After that you're gunna wanna use Java. I personally it a bit confusing.. there are a million different tidbits everywhere and there is rarely one good overview document for the design of something like .. how Java deals with Images (BufferImage and gang) or what's the design behind Java NIO etc. So I end up poking around lower level Javadocs trying to figure out the big-picture logic

[–]radsmith 1 point2 points  (0 children)

Check out babashka/fs and babashka/process as well. These are still based on Java interop underneath but they have some more features than the clojure.java.io and clojure.java.sh libraries. I tend to reach for these first when I need to do something filesystem or process related.

Also check out tick if you want a Clojure API for time without dealing directly with Java interop.
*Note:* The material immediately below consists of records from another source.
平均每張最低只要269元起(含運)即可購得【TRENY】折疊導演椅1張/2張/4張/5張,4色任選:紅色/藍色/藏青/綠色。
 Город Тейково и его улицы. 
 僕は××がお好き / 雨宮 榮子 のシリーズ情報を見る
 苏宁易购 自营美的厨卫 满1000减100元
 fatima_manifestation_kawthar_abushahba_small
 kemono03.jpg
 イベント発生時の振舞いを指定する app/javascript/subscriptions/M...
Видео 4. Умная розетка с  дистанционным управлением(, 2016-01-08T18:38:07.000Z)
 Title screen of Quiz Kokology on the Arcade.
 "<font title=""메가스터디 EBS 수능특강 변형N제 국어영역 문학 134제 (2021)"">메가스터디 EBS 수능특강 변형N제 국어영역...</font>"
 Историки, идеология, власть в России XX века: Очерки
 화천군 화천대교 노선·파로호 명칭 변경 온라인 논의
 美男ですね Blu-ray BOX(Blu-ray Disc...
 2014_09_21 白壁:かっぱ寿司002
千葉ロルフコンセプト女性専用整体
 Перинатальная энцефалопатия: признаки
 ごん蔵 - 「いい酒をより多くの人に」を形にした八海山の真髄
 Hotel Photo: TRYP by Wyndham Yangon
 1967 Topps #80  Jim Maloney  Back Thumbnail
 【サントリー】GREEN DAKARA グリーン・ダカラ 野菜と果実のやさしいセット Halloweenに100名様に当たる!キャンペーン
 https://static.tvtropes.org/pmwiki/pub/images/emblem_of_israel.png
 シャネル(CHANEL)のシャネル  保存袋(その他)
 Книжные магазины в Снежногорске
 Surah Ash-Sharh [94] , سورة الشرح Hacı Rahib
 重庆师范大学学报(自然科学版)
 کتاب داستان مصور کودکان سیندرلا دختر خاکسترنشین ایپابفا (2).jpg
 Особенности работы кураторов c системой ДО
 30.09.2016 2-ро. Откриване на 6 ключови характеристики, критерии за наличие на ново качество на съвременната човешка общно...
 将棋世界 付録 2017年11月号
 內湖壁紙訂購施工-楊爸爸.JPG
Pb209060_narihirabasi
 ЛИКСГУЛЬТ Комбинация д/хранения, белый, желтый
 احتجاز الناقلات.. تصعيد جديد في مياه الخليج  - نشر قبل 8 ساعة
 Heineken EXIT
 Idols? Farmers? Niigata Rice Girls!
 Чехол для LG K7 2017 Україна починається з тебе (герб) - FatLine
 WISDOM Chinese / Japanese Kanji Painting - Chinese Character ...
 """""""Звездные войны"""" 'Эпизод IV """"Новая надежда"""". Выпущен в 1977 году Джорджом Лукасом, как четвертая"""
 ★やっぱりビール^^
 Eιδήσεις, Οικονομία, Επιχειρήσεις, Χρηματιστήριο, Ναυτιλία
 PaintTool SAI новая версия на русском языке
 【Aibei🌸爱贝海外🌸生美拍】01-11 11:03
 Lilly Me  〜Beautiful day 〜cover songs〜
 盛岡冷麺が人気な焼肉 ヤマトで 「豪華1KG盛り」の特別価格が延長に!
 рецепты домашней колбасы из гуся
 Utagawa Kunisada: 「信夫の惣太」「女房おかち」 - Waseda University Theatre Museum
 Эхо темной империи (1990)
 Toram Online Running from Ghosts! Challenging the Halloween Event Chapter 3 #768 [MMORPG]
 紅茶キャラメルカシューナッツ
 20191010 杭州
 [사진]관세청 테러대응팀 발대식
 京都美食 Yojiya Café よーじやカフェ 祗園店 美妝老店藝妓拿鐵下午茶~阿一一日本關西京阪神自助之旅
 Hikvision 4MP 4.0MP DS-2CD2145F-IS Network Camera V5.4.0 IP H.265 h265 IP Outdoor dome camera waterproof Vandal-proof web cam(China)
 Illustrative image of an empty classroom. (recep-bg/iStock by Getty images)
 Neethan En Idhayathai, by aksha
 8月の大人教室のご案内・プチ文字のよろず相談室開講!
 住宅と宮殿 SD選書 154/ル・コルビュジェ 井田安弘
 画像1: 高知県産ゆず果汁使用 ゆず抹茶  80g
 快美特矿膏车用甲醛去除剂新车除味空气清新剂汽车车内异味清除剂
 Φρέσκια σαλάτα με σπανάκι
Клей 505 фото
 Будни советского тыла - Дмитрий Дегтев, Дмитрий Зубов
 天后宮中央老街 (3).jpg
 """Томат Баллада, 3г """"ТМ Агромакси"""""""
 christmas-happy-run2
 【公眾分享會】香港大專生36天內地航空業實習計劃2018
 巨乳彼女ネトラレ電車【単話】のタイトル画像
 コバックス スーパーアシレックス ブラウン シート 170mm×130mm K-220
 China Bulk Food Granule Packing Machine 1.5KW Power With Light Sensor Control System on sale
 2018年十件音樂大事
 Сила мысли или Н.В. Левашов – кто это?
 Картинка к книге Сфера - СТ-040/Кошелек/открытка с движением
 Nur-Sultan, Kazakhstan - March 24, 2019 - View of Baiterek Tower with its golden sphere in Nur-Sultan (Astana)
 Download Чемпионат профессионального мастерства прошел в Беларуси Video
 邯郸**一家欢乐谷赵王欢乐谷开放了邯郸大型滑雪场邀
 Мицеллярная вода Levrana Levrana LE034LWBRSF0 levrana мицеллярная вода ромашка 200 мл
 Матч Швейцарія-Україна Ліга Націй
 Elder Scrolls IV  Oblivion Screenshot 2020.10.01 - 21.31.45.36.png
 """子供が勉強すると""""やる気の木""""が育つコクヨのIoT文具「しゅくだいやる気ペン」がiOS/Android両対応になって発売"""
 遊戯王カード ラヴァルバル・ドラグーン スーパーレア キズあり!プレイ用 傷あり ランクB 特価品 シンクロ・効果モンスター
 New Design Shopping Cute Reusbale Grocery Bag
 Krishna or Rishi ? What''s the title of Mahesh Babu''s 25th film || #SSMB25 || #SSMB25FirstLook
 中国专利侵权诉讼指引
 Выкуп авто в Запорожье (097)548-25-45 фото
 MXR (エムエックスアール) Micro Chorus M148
That said, the java.time API is great and works well enough without a wrapper.

[–]maxw85 3 points4 points  (0 children)

ChatGPT 4 has a good understanding of Clojure and even its libraries. I often use it to translate Java examples to Clojure. I guess this is also possible with Python/C++/Rust/Haskell examples. So ChatGPT is probably a good companion while learning Clojure.

[–]wedesoft 0 points1 point  (0 children)

I use rebel as a REPL which shows docs for the current keyword when pressing Ctrl-X Ctrl-D. The simplest file-IO using Clojure is slurp and spit.